=== SHORT PROBLEM ===
Convert the stretch of records from the line containing "Considering their distance" through the end of the records into a two-column CSV with the header columns text and answer, one row per record. Put each value in a single quoted field and replace any line breaks with spaces.

=== DATA EXTRACT ===
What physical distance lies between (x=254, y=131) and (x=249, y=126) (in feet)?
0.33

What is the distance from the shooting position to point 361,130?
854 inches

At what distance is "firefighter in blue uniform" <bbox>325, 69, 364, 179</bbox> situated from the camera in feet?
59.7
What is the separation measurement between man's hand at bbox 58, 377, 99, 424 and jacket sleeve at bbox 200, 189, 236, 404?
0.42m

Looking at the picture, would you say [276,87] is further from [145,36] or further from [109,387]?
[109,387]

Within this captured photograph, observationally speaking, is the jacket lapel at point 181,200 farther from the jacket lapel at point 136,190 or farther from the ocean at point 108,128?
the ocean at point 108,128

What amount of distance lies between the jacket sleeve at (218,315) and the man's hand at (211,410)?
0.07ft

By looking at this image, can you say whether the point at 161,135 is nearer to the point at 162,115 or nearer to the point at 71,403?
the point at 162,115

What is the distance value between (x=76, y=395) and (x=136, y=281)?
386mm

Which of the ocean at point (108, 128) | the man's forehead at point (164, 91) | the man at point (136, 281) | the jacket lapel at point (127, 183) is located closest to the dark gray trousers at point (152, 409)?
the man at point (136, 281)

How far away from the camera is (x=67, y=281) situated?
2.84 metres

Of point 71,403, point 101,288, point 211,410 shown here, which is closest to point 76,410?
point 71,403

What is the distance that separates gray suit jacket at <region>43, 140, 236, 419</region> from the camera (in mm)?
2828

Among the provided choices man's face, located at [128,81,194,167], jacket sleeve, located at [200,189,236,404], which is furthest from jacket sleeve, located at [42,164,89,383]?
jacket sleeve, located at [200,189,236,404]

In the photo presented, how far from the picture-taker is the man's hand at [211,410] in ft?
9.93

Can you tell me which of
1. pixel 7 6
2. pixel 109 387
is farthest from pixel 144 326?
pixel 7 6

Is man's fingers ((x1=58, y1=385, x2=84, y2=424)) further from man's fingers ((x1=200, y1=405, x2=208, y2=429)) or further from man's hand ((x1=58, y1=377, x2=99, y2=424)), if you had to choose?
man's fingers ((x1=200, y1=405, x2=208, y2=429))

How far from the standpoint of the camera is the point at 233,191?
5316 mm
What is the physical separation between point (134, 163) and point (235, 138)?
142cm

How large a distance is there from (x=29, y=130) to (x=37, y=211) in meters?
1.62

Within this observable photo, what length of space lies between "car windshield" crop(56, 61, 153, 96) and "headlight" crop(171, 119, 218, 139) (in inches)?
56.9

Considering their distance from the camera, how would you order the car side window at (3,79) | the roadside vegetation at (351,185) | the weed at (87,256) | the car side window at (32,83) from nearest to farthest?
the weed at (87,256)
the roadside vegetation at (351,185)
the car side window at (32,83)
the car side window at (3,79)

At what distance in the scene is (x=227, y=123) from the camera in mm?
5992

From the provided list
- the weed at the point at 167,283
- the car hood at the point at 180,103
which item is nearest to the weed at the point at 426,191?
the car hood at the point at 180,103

=== EXERCISE RESULT ===
text,answer
"Considering their distance from the camera, how would you order the car side window at (3,79) | the roadside vegetation at (351,185) | the weed at (87,256) | the car side window at (32,83) from nearest to farthest?","the weed at (87,256) the roadside vegetation at (351,185) the car side window at (32,83) the car side window at (3,79)"
"At what distance in the scene is (x=227, y=123) from the camera in mm?","5992"
"From the provided list - the weed at the point at 167,283 - the car hood at the point at 180,103 which item is nearest to the weed at the point at 426,191?","the car hood at the point at 180,103"